“It’s outrageous that the record for the haka should be held by a European country,” the Mayor of Blacktown City, Councillor Stephen Bali
“Let’s bring the haka record back down under. You don’t have to be a New Zealander to take part, and we will be coached by experts.”
The record breaking attempt will be staged at Blacktown Showground at 10:30am on Saturday, February 4.
The Maori Wardens NSW branch, in partnership with Blacktown City Council, is making the attempt.
“I issue a challenge for everyone in Sydney to be part of this world record attempt,” Mayor Bali said.
The widely known “Ka Mate” version of the haka will be performed, which has a link to Blacktown through its New Zealand sister city, Porirua, the birthplace of its author, the Maori warrior Te Rauparaha.
The current haka record of 4,028 was set in France by Frenchy rugby fans in September 2014; toppling the previous record of 3,264 set in New Zealand during 2008.
Rawiri Ita, Chairman of Maori Wardens Australia, said the group was optimistic Blacktown could break the record, and was aiming for a target of 6,000 people.
“Even 1,000 people performing the haka will have the hairs on your neck standing up,” he said.
Mr Ita said the event was open to people of all ages and backgrounds, not just those of Maori descent.
“The “Ka Mate” haka we will perform on the day is the same version that the New Zealand All Blacks perform, so it is well known,” he said.
Registrations for the attempt open at 9:00am with each participant receiving an official wristband.
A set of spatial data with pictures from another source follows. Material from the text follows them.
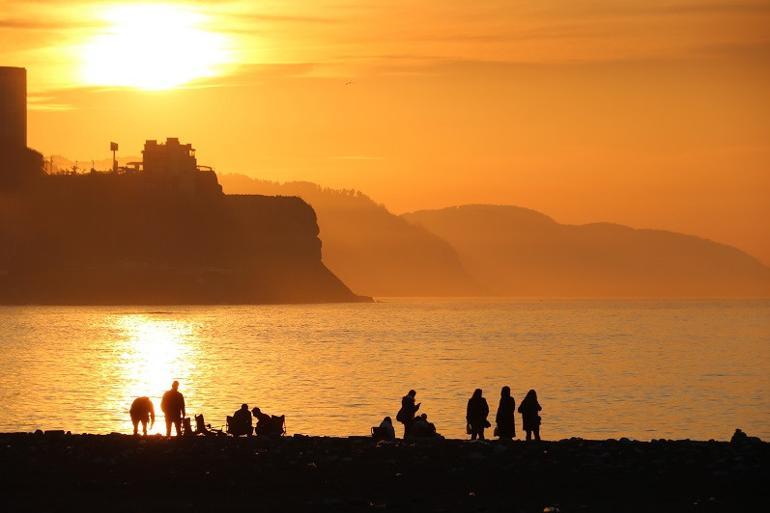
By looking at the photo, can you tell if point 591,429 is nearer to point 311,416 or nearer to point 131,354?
point 311,416

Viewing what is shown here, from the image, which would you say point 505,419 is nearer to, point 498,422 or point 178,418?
point 498,422

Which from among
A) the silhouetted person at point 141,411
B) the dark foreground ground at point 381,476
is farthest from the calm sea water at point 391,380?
the dark foreground ground at point 381,476

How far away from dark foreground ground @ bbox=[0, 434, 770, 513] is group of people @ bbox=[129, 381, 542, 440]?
1811mm

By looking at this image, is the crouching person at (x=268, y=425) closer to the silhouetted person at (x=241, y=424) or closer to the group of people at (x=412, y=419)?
the group of people at (x=412, y=419)

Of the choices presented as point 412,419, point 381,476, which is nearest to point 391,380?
point 412,419

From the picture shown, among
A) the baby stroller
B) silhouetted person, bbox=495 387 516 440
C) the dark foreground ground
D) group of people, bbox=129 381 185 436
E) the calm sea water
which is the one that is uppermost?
the calm sea water

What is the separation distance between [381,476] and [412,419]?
909cm

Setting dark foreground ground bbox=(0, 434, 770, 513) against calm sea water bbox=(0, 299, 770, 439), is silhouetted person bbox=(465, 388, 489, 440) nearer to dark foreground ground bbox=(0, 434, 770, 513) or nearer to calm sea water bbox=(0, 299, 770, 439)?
dark foreground ground bbox=(0, 434, 770, 513)

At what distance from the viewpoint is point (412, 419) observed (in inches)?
1779

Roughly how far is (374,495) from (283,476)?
136 inches

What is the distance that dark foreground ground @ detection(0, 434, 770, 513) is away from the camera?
107 ft

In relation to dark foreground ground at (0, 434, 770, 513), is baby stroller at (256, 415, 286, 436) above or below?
above

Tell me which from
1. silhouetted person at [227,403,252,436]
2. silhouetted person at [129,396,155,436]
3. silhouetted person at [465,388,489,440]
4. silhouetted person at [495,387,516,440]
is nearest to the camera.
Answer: silhouetted person at [495,387,516,440]

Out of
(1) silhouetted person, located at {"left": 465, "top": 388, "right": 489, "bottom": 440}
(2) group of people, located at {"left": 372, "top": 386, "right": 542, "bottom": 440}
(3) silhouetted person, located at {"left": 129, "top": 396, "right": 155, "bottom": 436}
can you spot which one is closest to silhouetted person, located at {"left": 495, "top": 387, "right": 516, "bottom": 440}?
(2) group of people, located at {"left": 372, "top": 386, "right": 542, "bottom": 440}
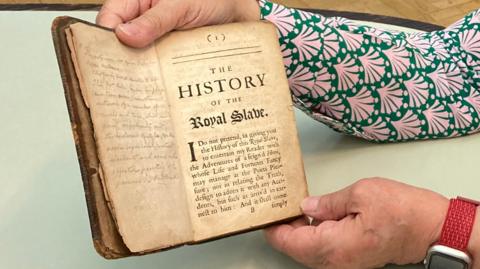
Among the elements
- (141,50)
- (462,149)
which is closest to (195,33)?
(141,50)

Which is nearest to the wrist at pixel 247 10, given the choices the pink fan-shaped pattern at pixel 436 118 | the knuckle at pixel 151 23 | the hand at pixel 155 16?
the hand at pixel 155 16

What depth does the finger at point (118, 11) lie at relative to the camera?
1.73 ft

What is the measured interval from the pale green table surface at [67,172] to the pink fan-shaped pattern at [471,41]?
0.10m

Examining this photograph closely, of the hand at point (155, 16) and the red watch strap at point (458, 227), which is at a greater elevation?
the hand at point (155, 16)

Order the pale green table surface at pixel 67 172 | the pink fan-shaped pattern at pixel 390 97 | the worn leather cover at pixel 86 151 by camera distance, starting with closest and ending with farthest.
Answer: the worn leather cover at pixel 86 151, the pale green table surface at pixel 67 172, the pink fan-shaped pattern at pixel 390 97

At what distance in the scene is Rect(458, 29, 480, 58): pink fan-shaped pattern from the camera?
734mm

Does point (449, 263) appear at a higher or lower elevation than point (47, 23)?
lower

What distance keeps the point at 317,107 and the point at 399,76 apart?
0.09 metres

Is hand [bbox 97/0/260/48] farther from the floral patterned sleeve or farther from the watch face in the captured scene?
the watch face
Rehearsals begin from 9:30am.
Blacktown City Council is the reporting agency for the Guinness Book of World Records, which has endorsed the attempt.
The world record attempt is part of a full day of celebrations at the Showground where a range of cultural activities is planned including singing and dancing.
It is observed as a public holiday each year on 6 February to celebrate the signing of the Treaty of Waitangi, New Zealand's founding document, on that date in 1840.
Waitangi Day Festival is at the Blacktown Showground from 10:00am to 4:00pm.
Brief History of the Ka Mate Haka
The Ka Mate Haka was composed by Te Rauparaha, a chief and war leader of the Maori Ngati Toa tribe, in about 1820.
The Ngati Toa’s area includes the modern-day city of Porirua, which is one of Blacktown’s sister cities and Te Rauparaha is regarded as one of their most famous citizens.
Te Rauparaha composed the Ka Mate in about 1820 as a celebration of life over death after his lucky escape from pursuing enemies.